Соня некоторое время непонимающе смотрела ей в глаза, потом покачала головой:
— Не понимаю!
Она долго качала головой и все повторяла эти два слова. Потом высвободилась из рук Кати и повернулась к ней спиной. Задумалась.
— Куда ты теперь? — виноватым тоном спросила Кати.
Соня, словно подхлестнутая страхом, вдруг двинулась с места, бормоча:
— Не знаю…
Опять остановилась и голосом, глухим от жалости к себе и от неуверенности, проговорила:
— Может быть — к нему…
Впервые за долгое время я снова ощутил нечто вроде сострадания. Соня медленно, нерешительно закрыла за собой дверь.
— Бедная Соня! — пробормотала Кати, заливаясь слезами.
По-моему, это были первые слезы, что я видел у Кати.
— Не надо плакать, — с горечью сказал я, — здесь и так было пролито много напрасных слез.
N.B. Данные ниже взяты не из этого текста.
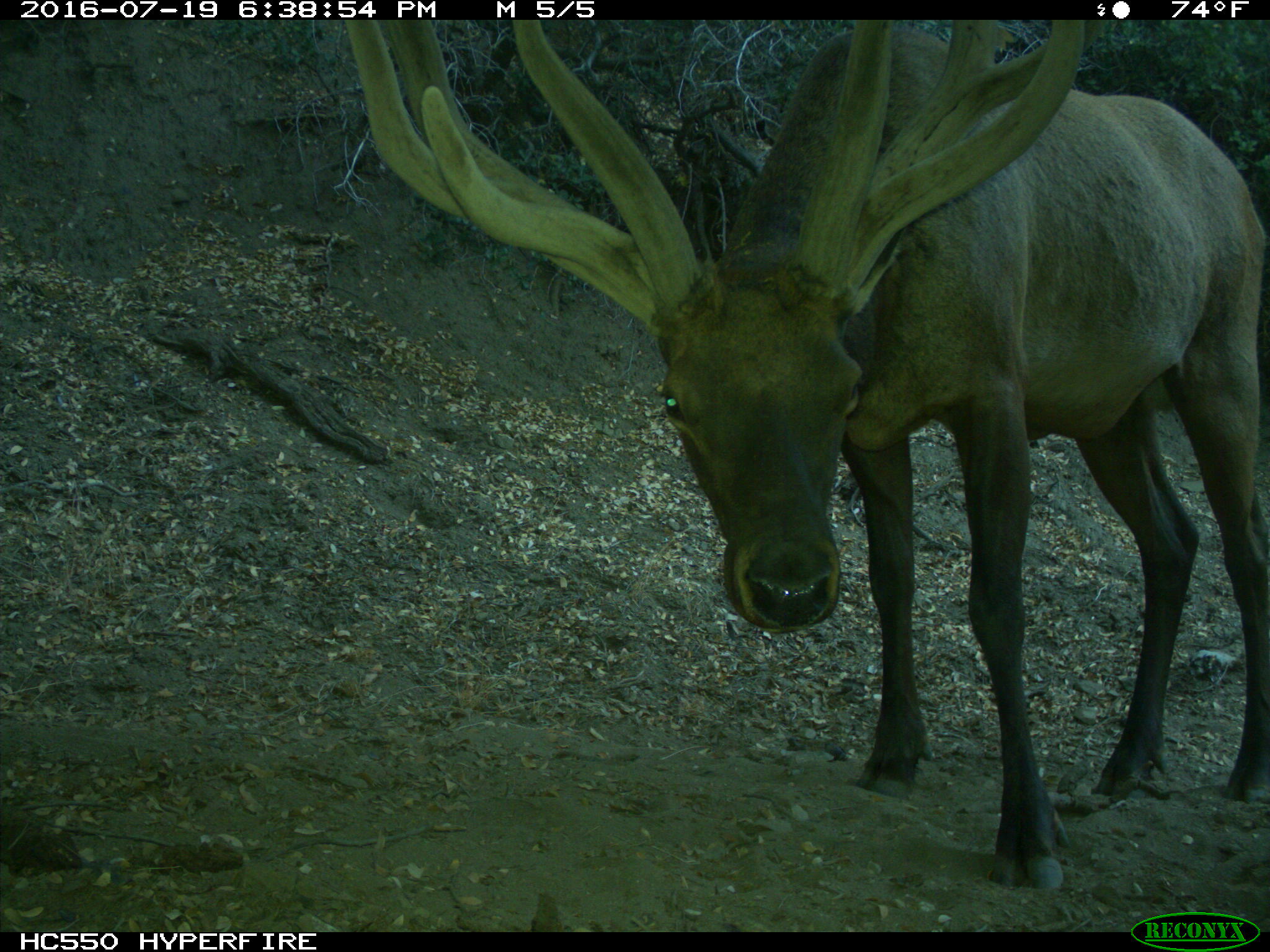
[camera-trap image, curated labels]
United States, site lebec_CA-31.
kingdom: Animalia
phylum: Chordata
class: Mammalia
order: Artiodactyla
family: Cervidae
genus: Cervus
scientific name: Cervus canadensis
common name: elk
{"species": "Cervus canadensis (elk)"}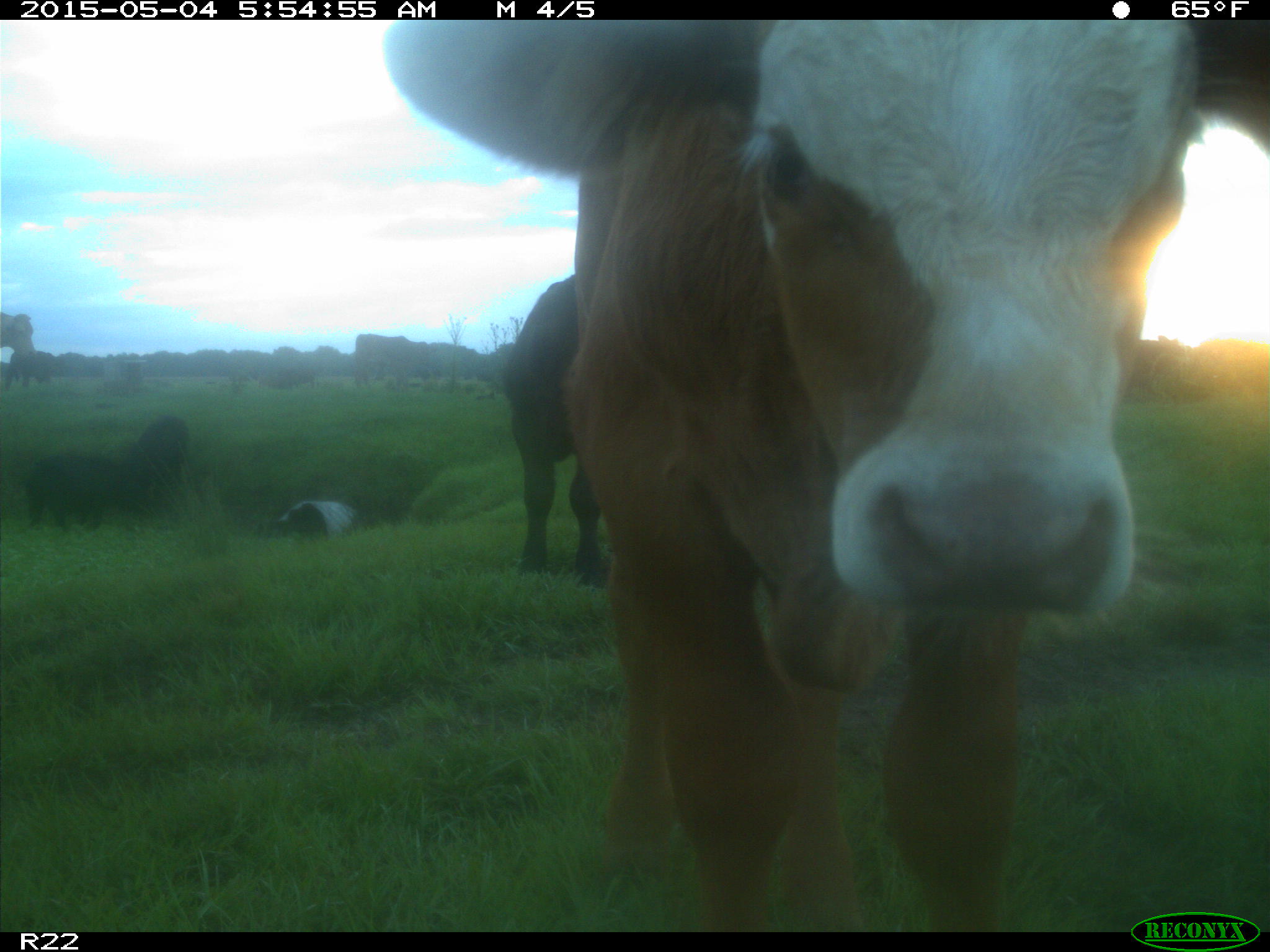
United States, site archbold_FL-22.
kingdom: Animalia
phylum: Chordata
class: Mammalia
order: Artiodactyla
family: Bovidae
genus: Bos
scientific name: Bos taurus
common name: domestic cow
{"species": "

Всякий раз, как начинались слезы, что-нибудь портилось…
Кати поспешно заставила себя улыбнуться обычной своей решительной улыбкой. И все же это был не прежний ее дерзкий смех сатира, озаренный золотом мальчишеского чубчика. Над этой несокрушимой молодостью пронесся шквал с градом…
— Ну, пора обедать, — нетерпеливо спохватился я. — Время не ждет. После обеда надо будет договориться, как нам держаться впредь. Потому что, — с досадой добавил я, — этот эпизод не пройдет без неприятных последствий. Нет, Кати, не отводите глаза, вы ведь смелая и сильная девушка. Нам предстоят испытания. Приготовьтесь к отвратительным сценам, которые устроят старик с Каролиной. Зачем обманывать себя? Лучше подготовиться к худшему. Еще до наступления вечера в доме всем станет известно, что вы сидели у меня на коленях и мы целовались. У вас ведь нет желания отпереться?
— Нет, — твердо сказала она.
— В таком случае, — тут я попытался улыбнуться, — придется нам, очевидно, вместе отстаивать наше право на это неофициальное нарушение права.
Увидев, как она по глазам старается прочитать мои подлинные мысли, я поспешно прибавил:
— Нет, не бойтесь, я тоже не намереваюсь что-либо отрицать.
А про себя я подумал, что это было бы самым простым и разумным. Увы — рядом с решимостью Кати я не посмел выставлять себя трусом.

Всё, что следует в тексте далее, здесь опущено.